Note that the utilites should be imported into compute environments. see the
Environments module for installing the utils. there is a makefile in the
Environments module that installs the environments with utils.
System requirements
Linux-based OS
HPC/SLURM environment recommended for large-scale runs
At least multiple tbs of storage for raw and processed images
Sufficient RAM and CPU/GPU resources depending on dataset size
We recommend at least 128GB RAM and multiple CPU cores for image Processing steps
Though we have been able to get RAM usage under 8GB per well_fov by distributing the compute.
Please note that this RAM usage is highly dependent on the number of z-slices, image dimensions, and number of channels.

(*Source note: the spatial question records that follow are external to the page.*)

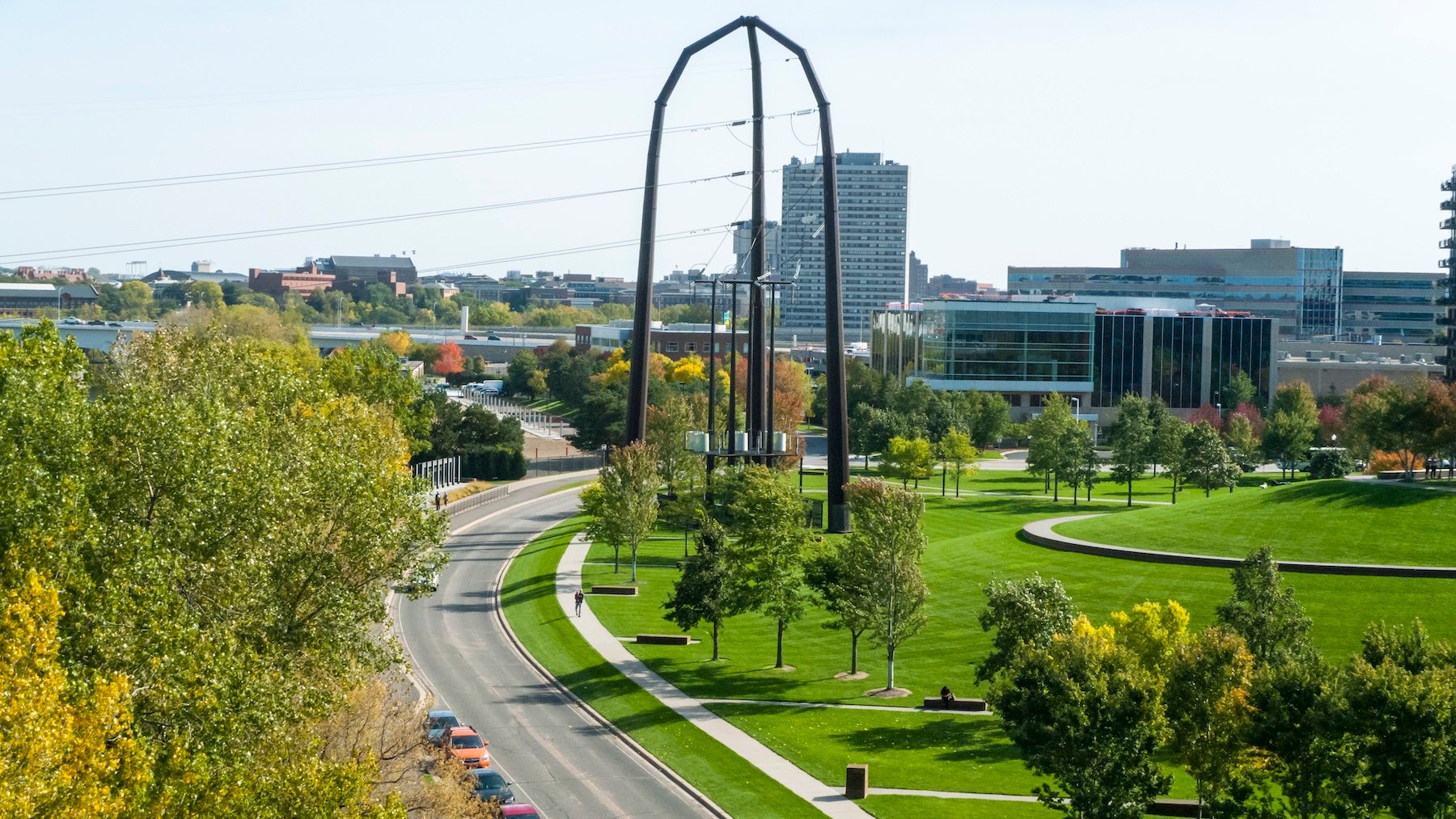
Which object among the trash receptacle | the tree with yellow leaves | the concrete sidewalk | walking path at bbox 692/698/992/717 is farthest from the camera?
walking path at bbox 692/698/992/717

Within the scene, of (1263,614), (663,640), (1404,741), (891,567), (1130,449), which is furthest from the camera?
(1130,449)

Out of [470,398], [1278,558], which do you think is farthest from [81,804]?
[470,398]

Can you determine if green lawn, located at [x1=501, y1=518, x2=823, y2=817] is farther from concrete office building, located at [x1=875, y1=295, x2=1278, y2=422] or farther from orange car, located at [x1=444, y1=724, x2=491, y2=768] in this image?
concrete office building, located at [x1=875, y1=295, x2=1278, y2=422]

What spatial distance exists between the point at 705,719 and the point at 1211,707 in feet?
58.3

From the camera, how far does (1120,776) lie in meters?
34.5

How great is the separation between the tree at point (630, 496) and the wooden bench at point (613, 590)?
1.88 metres

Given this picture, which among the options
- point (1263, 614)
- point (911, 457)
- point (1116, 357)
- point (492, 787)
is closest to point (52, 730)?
point (492, 787)

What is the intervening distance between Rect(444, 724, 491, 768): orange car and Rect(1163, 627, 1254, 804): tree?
1787cm

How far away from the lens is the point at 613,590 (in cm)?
7025

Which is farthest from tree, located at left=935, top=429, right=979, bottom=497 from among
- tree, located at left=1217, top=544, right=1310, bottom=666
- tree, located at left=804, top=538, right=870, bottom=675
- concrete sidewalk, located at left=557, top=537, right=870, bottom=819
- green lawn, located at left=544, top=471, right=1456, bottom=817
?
tree, located at left=1217, top=544, right=1310, bottom=666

Here we generally have 30-50 z-slices, ~1500x1500 pixel images, and 4 channels. we rarely exceed 100 z-slices. additionally, scaling in z-slices will require more compute time and RAM.

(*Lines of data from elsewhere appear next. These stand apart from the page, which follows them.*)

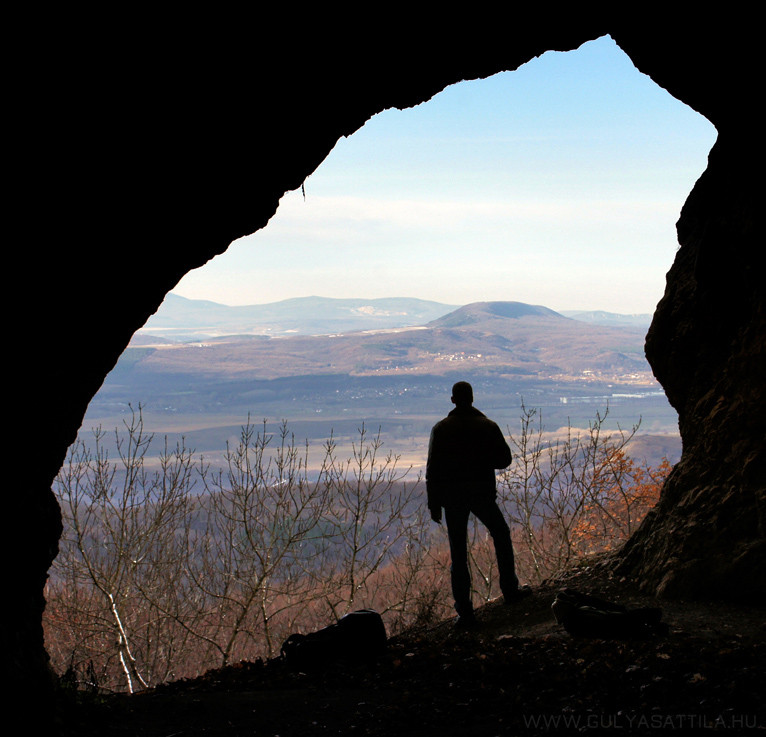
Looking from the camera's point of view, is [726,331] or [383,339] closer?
[726,331]

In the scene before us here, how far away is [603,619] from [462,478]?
2037 millimetres

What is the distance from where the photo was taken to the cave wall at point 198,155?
144 inches

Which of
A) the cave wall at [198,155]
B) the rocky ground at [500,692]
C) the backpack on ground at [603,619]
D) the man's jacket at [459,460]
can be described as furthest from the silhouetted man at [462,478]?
the cave wall at [198,155]

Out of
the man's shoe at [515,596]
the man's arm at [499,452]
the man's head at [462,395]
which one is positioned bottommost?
the man's shoe at [515,596]

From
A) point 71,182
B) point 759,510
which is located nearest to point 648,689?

Optional: GPU resources for segmentation and deep learning based feature extraction
We have found that a NVIDIA 3090 TI (24GB VRAM) is more than enough for our segmentation tasks.

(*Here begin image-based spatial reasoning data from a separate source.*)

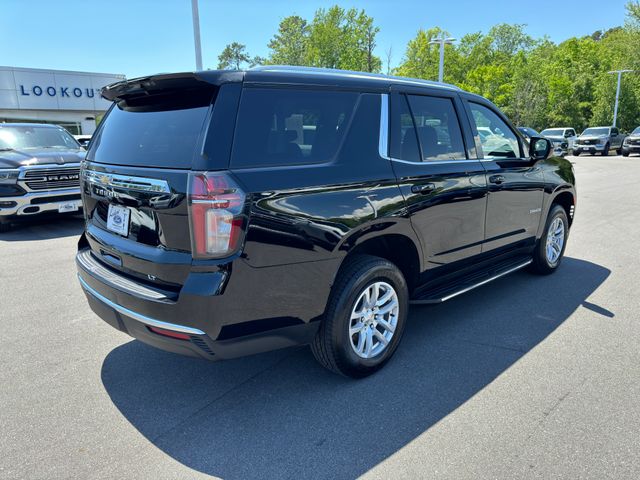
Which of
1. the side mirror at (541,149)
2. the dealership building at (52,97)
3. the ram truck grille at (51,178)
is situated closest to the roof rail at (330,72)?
the side mirror at (541,149)

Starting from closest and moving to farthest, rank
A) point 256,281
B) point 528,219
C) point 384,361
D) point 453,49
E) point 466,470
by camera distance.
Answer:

It is important to note that part of the advantage of using 2.5D segmentation is that it greatly reduces the GPU VRAM requirements compared to full 3D segmentation - especially as z-slice count scales up.
Storage requirements:
Raw images: 250-500 MB/well FOV
Z-stacks: 250-500 MB/well FOV
Masks: 250-500 MB/well FOV
Features: 5-10 MB/well FOV
Profiles: 1-5 MB/well FOV
Total: ~1-2 GB/well FOV
Number of fovs per well varies between 7-25 with typically 60 wells per patient. Per patient well fovs can range from 420 to 1500 depending on the experiment design.
Storage estimates (per patient):
Well fovs |
storage (TB) |
|---|---|
400 |
~0.4-0.8 |
500 |
~0.5-1.0 |
1000 |
~1.0-2.0 |
1500 |
~1.5-3.0 |
Data availability
The raw and processed imaging data are not quite publicly available at this time. We will have data available at some point on the NF data portal via Synapse.
Associated repositories
For more information on the NF1 organoid profiling project, please see the Following associated repositories:
NF1 3D organoid profiling Pipeline
This repository (code and documentation for the pipeline)
NF1 2D organoid profiling Pipeline
Pipeline for 2D organoid profiling
-
Downstream analysis of the generated profiles
Citation
If you use this pipeline in your research, please cite it using the metadata in CITATION.cff.